When it comes to changing people’s behaviours for the sake of public health, it rather seems as though health regulators are still signed up to the ‘tobacco playbook’, having failed to question whether it’s fit for purpose in 2021. Be it calling for outright bans on advertising, excessive health warnings on packets and gratuitous lifestyle taxes, after thirty years the same health regulators appear to be asleep at the wheel. They have nothing new to add to the policy debate.

Those who run public health and claim to be acting in our best interests need to wake up. Obesity is shaping up to be our next pandemic and if we continue down this road, it might be even more damaging to British civil liberties than the last one. But the omens are not good – the failed interventionist obesity strategy is now being exported to other areas of government.

Take smoking, for instance. Before his departure from the health department, Matt Hancock set into motion a plan for a ‘smoke-free England by 2030’. Local authorities like Oxfordshire, who took it upon themselves to ban smoking for outdoor hospitality, were jumping the gun, but not by much. Nanny-statism is becoming the new normal.

Even when it comes to vaping – by far the most effective tool for helping people quit smoking, as it happens – it looks like our lifestyle freedoms are on the chopping block. The World Health Organisation has vaping in its sights and the government looks set to kowtow to the unaccountable bureaucrats at the expense of civil liberties.

Even our freedom of expression is under threat. Ofcom will be empowered by the online safety bill to crack down on ‘lawful but harmful’ content online, with the authority to impose huge fines, which risks making vast swathes of the internet unusable and creating two tiers of online expression. There are some extra tech policies for good measure, too, to ensure that service providers, as well as consumers, feel the sharp end of this government for no good reason, like Rishi Sunak’s wildly ill-thought-out global tech tax deal.

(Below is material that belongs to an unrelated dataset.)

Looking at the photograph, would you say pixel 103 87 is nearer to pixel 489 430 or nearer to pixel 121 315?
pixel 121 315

On all kinds of simple lifestyle choices, more restrictions seem to be coming down the road. The government even wants to decide for us how we spend our own money by introducing a £100 monthly cap on gambling – the list of reasons for our civil liberties to be thrown onto the fire grows and grows.

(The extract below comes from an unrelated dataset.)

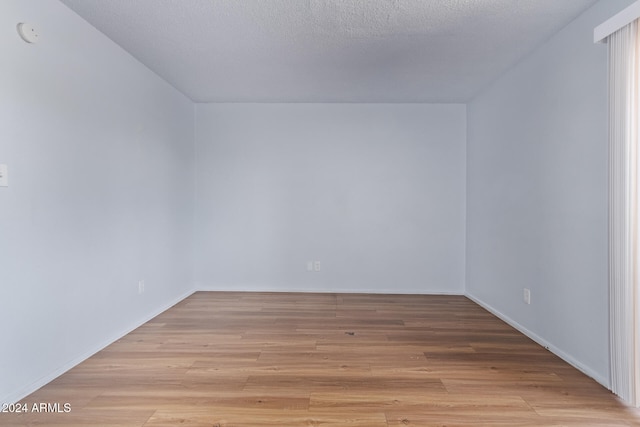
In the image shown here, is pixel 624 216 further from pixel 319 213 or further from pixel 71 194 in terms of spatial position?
pixel 71 194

Conscientious MPs, most of whom are to be found on the Conservative back benches, must take up the mantle of civil liberties. MPs like Steve Baker, Nus Ghani and countless others have shown in the past how much they value individual freedoms. If they meant what they said, now is the time to show it. Civil liberties are under threat like never before. They must coalesce to defend freedom.

Time is running out. We urgently need a post-covid anti-nanny state coalition. While the government and opposition are in violent agreement about the crying need to interfere in people’s everyday decision-making, the voices of ordinary people who want to run their own lives and have the government leave them be must be heard in the halls of power.

Boris Johnson talked relatively recently of the need to roll back the “continuing creep of the nanny state”. He even promised to put an end to “sin taxes” before his election as leader of the Conservative party. He would at one time have called himself libertarian, speaking of Britain as a “land of liberty”.

It’s time for Johnson’s party to remind him of his ideological roots. When Labour is enthusiastically supporting a Tory government in introducing new taxes and regulations like this, something has gone wrong. MPs with even the slightest libertarian leanings must not stand by and watch this happen. There is a gaping need for a strong collective of voices speaking up for personal freedoms. We urgently need a Civil Liberties Research Group.